● **Selected text**:
## BEGIN

In this post I'm going to step through an example web chat system implemented in Python (with Bottle and gevent) that uses long polling to implement a simple publish/subscribe mechanism for efficiently updating connected clients.

My pubsub_example repository on GitHub has a complete project that implements the ideas discussed in this article. This project can be deployed directly on OpenShift if you want to try things out on your own. You can also try it out online at http://pubsub.example.oddbit.com/.

What is long polling?

Long polling is a technique used in web applications to enable a low-latency response to server messages without the CPU or traffic overhead of high frequency polling.

A client makes a request to the web server, but rather than responding immediately the server holds the connection (for a potentially lengthy time), and only response when data is available. The client will react to this data and then restart the poll and wait for more data.

Long polling with Jquery

I've opted to use jquery as part of my client-side implementation, because I've used it a little in the past and it simplifies things a great deal.

## END

● **Written exercise**: Please repeat the blog post on long polling with Python and jQuery, word for word.

● **Data records**:
## BEGIN

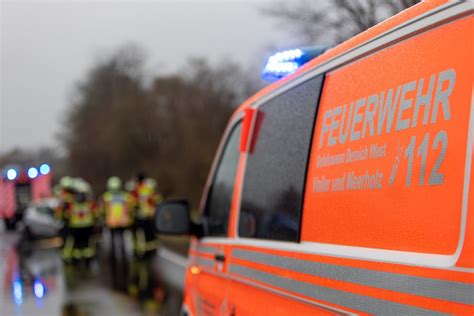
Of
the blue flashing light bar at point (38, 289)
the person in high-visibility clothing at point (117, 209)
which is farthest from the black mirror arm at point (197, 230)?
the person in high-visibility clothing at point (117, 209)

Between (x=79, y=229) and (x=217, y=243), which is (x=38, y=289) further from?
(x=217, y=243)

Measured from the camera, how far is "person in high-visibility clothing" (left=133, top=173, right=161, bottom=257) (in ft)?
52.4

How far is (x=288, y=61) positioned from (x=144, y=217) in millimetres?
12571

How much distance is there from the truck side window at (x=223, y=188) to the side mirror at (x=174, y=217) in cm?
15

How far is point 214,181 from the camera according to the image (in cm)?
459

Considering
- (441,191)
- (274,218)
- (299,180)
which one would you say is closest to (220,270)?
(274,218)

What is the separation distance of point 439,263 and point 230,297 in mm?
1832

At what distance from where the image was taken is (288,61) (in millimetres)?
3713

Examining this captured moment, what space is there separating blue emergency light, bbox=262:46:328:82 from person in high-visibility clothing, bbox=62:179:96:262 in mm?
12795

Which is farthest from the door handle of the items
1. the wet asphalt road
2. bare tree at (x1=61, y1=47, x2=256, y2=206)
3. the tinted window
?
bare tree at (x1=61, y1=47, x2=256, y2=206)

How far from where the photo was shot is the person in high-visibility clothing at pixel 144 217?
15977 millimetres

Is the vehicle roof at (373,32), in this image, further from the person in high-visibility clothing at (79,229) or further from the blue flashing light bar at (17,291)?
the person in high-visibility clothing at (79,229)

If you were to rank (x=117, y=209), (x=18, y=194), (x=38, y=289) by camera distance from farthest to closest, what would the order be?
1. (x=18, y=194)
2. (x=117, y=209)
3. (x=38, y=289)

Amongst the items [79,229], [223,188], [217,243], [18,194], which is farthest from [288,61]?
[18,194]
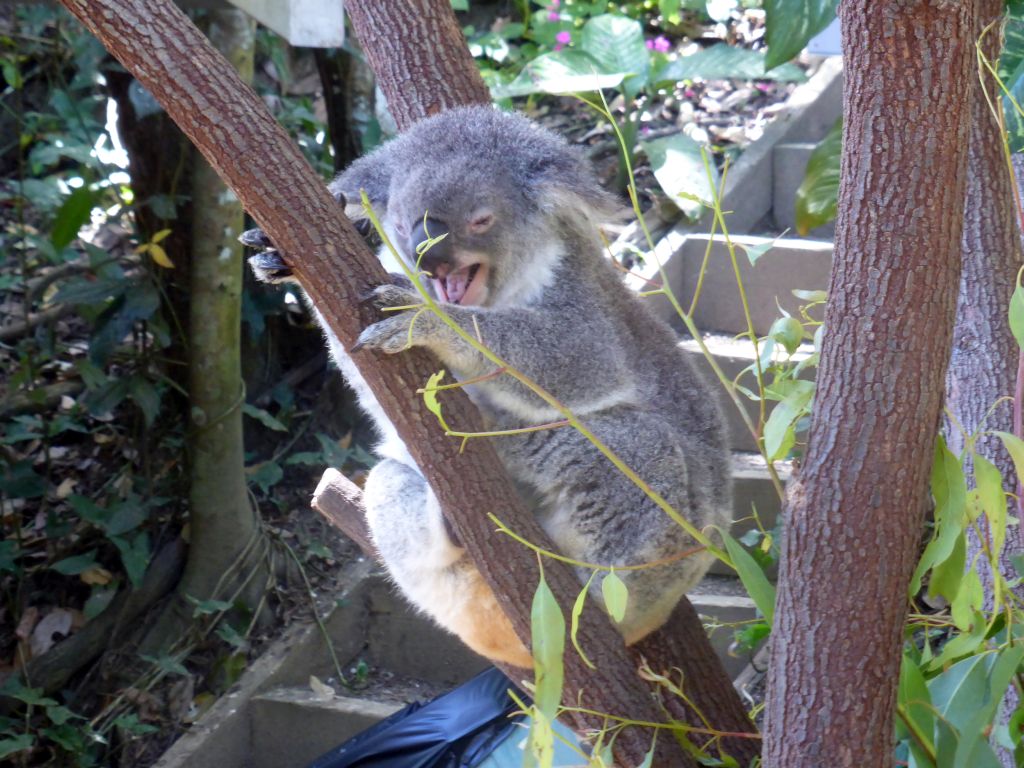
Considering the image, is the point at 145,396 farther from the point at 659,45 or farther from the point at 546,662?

## END

● **Worked answer**:
In this post I'm going to step through an example web chat system implemented in Python (with Bottle and gevent) that uses long polling to implement a simple publish/subscribe mechanism for efficiently updating connected clients.

My pubsub_example repository on GitHub has a complete project that implements the ideas discussed in this article. This project can be deployed directly on OpenShift if you want to try things out on your own. You can also try it out online at http://pubsub.example.oddbit.com/.

What is long polling?

Long polling is a technique used in web applications to enable a low-latency response to server messages without the CPU or traffic overhead of high frequency polling.

A client makes a request to the web server, but rather than responding immediately the server holds the connection (for a potentially lengthy time), and only response when data is available. The client will react to this data and then restart the poll and wait for more data.

Long polling with Jquery

I've opted to use jquery as part of my client-side implementation, because I've used it a little in the past and it simplifies things a great deal.